■ INSTRUCTION ■
According to the skiff post below, to what length will the front deck be extended?

■ TEXT TO READ ■
#####

I have run this skiff and it is truly an awesome backcountry technical poling skiff. It will float in nothing (we drug it over a mud bar on Sunday and the pics were taken in ankle-deep water), poles great (either with a poling platform or 50 qt. Yeti cooler), and with a 9.9HP it runs great. I can only imagine what a 20HP will do on this thing (I will be finding out very soon). It is very stable for its size. The rear deck configuration is going to change on this skiff making for much more dry storage. The front deck is also going to be extended to 6'. On 4/7/12, Flint Creek Outfitters-Riverview will be hosting Ankona to go along with their Spring event. This will the first opportunity anyone will be able to see all four Ankona skiffs in one place without driving down to the shop in Ft. Pierce. After that day, there will be a ShadowCast to test drive in this area (South Shore TB).

#####

■ SUPPLIED RECORDS ■
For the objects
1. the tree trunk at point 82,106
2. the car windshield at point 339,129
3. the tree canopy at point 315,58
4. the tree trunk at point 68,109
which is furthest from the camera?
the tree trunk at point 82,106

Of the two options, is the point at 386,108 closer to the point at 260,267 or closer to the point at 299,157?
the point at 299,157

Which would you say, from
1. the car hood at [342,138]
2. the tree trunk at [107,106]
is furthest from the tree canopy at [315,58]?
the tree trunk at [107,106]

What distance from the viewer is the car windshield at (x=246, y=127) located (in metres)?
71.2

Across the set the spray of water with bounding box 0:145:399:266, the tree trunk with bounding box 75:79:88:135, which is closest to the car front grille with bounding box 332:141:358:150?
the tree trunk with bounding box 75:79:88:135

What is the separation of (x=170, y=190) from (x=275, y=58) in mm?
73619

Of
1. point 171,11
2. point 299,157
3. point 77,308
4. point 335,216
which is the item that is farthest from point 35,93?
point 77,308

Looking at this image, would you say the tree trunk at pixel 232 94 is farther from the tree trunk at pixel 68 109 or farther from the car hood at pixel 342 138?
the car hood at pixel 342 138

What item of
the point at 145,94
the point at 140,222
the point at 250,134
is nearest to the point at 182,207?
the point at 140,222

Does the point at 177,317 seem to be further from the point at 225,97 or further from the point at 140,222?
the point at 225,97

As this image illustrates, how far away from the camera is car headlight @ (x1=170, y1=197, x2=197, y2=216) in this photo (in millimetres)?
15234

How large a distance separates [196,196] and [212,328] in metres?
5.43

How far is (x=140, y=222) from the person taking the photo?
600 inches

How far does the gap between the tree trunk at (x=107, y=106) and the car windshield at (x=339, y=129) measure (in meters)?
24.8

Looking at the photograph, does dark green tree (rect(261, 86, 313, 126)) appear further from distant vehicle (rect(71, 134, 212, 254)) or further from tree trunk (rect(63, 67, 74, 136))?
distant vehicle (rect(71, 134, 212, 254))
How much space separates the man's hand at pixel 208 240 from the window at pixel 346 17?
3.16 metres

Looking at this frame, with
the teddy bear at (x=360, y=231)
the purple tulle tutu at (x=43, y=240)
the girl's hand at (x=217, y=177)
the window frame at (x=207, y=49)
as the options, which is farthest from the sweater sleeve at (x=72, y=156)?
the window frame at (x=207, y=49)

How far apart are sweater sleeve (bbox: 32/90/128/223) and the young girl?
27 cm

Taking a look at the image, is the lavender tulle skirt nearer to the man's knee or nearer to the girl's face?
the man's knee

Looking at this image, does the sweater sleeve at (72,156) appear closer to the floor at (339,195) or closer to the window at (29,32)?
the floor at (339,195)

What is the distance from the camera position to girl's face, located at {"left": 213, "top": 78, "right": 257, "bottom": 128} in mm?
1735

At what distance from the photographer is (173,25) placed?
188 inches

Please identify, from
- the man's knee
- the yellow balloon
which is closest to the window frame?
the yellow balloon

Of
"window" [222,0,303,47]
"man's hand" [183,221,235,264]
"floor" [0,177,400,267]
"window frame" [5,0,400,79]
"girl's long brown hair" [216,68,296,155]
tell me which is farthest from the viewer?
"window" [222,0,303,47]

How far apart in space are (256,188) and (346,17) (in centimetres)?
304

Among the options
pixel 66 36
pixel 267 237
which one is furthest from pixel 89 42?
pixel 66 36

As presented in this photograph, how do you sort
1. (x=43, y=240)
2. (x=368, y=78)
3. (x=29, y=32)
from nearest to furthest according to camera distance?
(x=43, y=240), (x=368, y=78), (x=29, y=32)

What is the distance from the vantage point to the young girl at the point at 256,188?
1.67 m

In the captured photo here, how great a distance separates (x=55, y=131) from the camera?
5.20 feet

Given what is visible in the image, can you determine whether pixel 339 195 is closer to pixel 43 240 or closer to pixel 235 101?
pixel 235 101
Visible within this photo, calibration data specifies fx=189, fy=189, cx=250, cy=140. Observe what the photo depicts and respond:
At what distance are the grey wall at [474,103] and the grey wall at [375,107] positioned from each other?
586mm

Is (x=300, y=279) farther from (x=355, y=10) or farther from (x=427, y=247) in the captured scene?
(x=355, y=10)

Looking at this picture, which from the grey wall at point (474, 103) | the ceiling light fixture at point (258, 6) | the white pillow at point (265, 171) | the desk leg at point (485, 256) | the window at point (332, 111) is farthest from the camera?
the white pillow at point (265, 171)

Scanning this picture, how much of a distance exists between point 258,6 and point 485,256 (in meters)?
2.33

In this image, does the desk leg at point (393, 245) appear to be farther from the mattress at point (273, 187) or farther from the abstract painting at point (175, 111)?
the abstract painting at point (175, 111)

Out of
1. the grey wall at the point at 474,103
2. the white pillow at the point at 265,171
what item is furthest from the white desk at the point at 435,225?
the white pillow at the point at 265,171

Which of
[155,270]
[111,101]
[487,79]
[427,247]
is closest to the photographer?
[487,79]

#####

■ EXERCISE RESULT ■
6 feet